+++ Excerpted records +++
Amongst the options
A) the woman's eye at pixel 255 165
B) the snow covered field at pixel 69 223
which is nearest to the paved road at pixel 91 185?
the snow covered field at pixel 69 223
+++
- **Problem to solve**
Transcribe the material above word for word, keeping every line and its punctuation unchanged.

- **Exercise result**
Amongst the options
A) the woman's eye at pixel 255 165
B) the snow covered field at pixel 69 223
which is nearest to the paved road at pixel 91 185?
the snow covered field at pixel 69 223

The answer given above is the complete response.